I believe passionately that the UK should remain part of the EU. This is something I have fought for continuously since 23 June 2016. 75% of my constituents voted to remain a member of the EU and I will continue to do all within my power to stop Brexit. As such, I have been placing pressure on the Government to give the British public a say on the final Brexit deal. The people must be given a say over whether the UK leaves the EU. This has also involved placing pressure on my own party to lead these calls for a second referendum. I believe Parliament is at an impasse and the only way to break the gridlock is to give the British public a say on the final Brexit deal. I will continue to do all within my power to stop Brexit and, in doing so, protect us from the disastrous consequences of leaving the EU. I have attended many rallies and marches, with some estimates reaching 1 million people in attendance. The following excerpt is from my contribution to the European (Withdrawal) Act Debate in December:
The Brexiteer promise to take back control in 2016 was nothing more than a deluded fantasy. It was a lie that divided friends and families, pandered to racism and xenophobia and caused an extra 638 hate crimes per month. What does it say about the United Kingdom when the UN sends rapporteurs to warn us of increased racism in our country? What does it say about Britain when our politicians play on the fear of migrants, races and religions to win votes? What did it say when Nigel Farage stood in front of a Nazi-inspired poster of refugees with the caption, “Breaking point”? The founder of the Labour party, Keir Hardie, spoke of socialism’s “promise of freedom”, its “larger hope for humanity” and of “binding the races of the earth into one all-embracing brotherhood”. I honestly ask my good friends in the party who are still wavering: can you really vote for this politics of division and hate? Can you really vote to slash workers’ rights and protections? Can you vote to give tax avoiders a sanctuary? Can you vote to hand over more power to the clumsy hand of the market?
What I am about to say is not fashionable, but our country’s story of renewal through Europe is one of immigration. We grew as a nation because of free movement. European migrants are not “citizens of nowhere” or “queue jumpers” as the Prime Minister would have us believe. Young, energetic, diverse and willing to pay taxes, EU citizens have given so much. They have done the jobs that our own would not do. Around 3.8 million now live in Britain. Over their lifetimes, they will pay in £78,000 more than they take out.
The contribution of European migrants has not been just financial. Our culture, our art, our music and our food has been permanently improved.

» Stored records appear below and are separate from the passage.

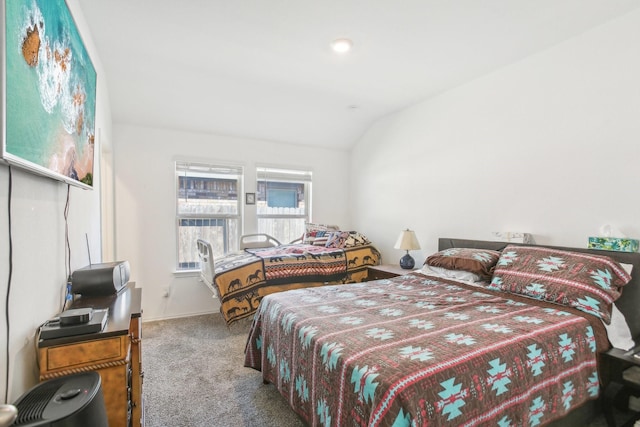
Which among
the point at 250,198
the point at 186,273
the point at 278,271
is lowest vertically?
the point at 186,273

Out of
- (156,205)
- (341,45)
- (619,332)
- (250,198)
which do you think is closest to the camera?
(619,332)

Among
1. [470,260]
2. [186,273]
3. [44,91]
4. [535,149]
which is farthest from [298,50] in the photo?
[186,273]

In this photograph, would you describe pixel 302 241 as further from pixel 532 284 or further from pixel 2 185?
pixel 2 185

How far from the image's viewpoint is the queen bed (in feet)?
3.94

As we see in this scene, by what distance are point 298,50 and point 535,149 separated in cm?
217

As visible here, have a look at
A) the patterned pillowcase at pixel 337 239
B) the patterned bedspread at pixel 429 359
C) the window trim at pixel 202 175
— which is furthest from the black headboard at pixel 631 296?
the window trim at pixel 202 175

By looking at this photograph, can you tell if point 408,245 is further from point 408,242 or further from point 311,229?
point 311,229

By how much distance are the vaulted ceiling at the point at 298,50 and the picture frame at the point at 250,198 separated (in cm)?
92

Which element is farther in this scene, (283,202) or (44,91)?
(283,202)

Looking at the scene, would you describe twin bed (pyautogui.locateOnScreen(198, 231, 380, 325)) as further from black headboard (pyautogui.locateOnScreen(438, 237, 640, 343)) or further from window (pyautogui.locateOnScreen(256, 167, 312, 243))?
black headboard (pyautogui.locateOnScreen(438, 237, 640, 343))

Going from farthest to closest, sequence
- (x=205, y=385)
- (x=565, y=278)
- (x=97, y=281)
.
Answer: (x=205, y=385)
(x=565, y=278)
(x=97, y=281)

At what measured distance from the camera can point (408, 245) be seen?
11.4ft

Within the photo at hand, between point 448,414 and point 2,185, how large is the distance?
1.70m

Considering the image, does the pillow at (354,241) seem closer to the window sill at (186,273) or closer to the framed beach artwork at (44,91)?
the window sill at (186,273)
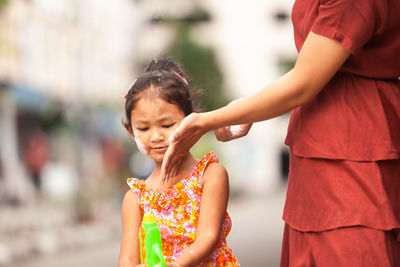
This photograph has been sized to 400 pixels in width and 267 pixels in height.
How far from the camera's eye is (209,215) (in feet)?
8.30

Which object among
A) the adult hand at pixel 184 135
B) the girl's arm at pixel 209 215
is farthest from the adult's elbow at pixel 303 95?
the girl's arm at pixel 209 215

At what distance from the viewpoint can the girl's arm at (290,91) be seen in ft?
6.97

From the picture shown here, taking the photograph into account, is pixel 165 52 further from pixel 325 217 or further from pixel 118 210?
pixel 118 210

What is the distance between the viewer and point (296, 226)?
7.68 ft

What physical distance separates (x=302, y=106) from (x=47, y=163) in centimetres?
1911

The Prime Minister’s deal has emerged as a Frankenstein’s monster—an ugly beast that no one voted for or wanted. To appease hardliners, the transition period can be extended to 2022 at most. That has eradicated our leverage—it is simply not enough time to negotiate a free trade deal. We are now on course for another cliff edge. The deal does not take back control; it gives it away. It surrenders our voting rights on the European Council, the European Commission and the European Parliament for nothing in return. I cannot vote for any form of Brexit because every form of Brexit is worse for my constituents.
Brexit is a historic mistake. It forgets the lessons of Britain’s past. It forgets the value of immigrants. It forgets that we cannot build a new empire by force. It forgets that in the modern world our nation will flourish not through isolation, but through connection, co-operation and a new vision for the common good. Brexit forgets why this continent came together after two bloody wars.This country is crying out for a second chance. Seven hundred thousand people marched on the streets of London. Millions more campaigned online and wrote to their MPs. They are asking for one thing: an opportunity to right the wrong of 2016 and another shot at the imperfect but audacious European dream. As John of Gaunt says in Shakespeare’s “Richard II”:
“That England, that was wont to conquer others hath made a shameful conquest of itself”

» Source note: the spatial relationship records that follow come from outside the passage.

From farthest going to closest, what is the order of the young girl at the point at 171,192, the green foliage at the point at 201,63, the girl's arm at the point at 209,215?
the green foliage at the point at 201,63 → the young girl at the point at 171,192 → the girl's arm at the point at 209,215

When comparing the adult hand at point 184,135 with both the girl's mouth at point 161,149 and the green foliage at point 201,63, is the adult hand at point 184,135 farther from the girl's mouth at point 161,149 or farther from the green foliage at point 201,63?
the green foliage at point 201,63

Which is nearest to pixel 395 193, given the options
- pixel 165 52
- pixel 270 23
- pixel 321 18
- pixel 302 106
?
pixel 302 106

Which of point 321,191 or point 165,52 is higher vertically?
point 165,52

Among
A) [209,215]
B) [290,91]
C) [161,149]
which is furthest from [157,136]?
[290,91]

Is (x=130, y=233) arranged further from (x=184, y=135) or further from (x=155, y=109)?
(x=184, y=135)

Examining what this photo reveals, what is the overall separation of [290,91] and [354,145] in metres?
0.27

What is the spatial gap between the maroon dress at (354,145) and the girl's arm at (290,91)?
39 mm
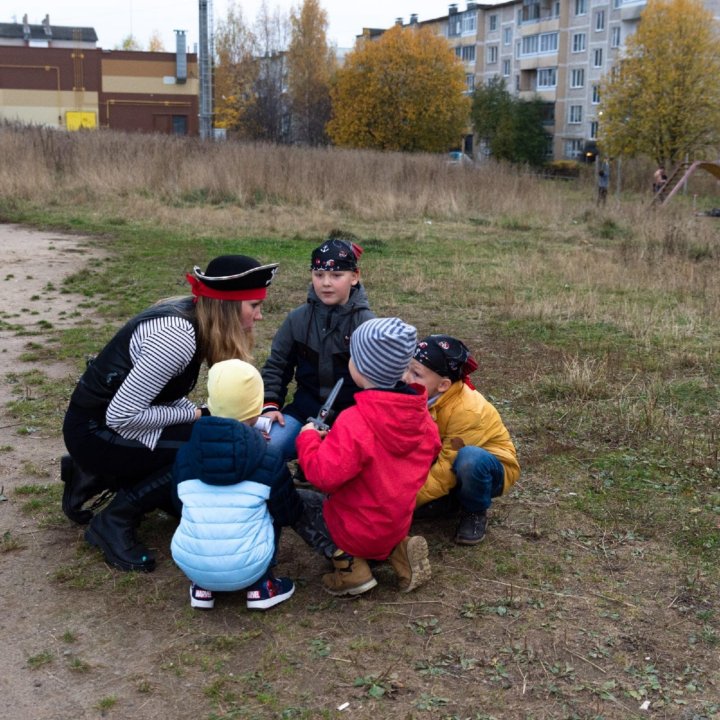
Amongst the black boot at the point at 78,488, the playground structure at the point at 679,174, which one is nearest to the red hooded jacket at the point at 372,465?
the black boot at the point at 78,488

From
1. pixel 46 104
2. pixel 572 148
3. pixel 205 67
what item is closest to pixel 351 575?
pixel 205 67

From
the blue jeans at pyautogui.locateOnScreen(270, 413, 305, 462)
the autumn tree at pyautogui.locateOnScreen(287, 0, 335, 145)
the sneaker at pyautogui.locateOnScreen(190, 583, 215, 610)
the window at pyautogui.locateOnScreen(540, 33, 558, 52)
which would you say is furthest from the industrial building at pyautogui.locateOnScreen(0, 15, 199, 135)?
the sneaker at pyautogui.locateOnScreen(190, 583, 215, 610)

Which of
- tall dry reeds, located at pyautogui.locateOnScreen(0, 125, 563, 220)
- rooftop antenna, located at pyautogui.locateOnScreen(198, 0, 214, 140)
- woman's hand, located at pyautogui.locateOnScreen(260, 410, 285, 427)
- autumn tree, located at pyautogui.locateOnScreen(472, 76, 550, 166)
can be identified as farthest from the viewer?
autumn tree, located at pyautogui.locateOnScreen(472, 76, 550, 166)

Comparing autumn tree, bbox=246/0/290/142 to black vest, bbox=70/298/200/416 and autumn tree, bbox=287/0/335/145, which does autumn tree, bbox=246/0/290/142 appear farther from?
black vest, bbox=70/298/200/416

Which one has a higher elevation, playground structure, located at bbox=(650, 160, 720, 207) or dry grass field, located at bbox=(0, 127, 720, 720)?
playground structure, located at bbox=(650, 160, 720, 207)

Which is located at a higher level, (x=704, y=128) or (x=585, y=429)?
(x=704, y=128)

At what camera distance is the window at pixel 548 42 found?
218 feet

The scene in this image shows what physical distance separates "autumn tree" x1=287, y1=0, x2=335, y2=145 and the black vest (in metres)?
52.6

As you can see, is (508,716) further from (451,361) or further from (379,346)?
(451,361)

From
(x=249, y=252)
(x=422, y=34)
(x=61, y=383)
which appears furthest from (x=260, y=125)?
(x=61, y=383)

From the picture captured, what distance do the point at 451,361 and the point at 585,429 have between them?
6.29 ft

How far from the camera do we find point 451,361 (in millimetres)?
4105

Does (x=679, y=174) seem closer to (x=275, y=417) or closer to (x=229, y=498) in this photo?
(x=275, y=417)

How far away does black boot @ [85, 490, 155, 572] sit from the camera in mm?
3844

I have written many articles calling for Labour to back a second referendum over recent months. One was entitled Why Labour must lead calls for a people’s vote on Brexit. This stressed that the Labour Party has a duty to oppose the government’s plans to end the UK’s membership of the European Union. I called on the party to present the public with a vote on the final Brexit deal, which must include an option to remain. Another was entitled Dire warnings of civil unrest shouldn’t stop us challenging Brexit. I argued that the threat of anger is vastly outweighed by the dire consequences of a no-deal Brexit; we must stand up to the radical right rather than pander to them.
I also attended the APPG for Reuniting Britain post-Brexit. This brought together members across parties to discuss the importance of bringing the country together and healing the divides that came to the surface during the Brexit referendum. We discussed the impact of austerity, the decline of the manufacturing sector and the increasing educational divide. Looking forward, we must build an anti-austerity platform on which to fight disenfranchisement, neutralize the regional divide and mobilise young people. This is also something I spoke about for Labour List, in an article entitled “Labour Together: Belonging.”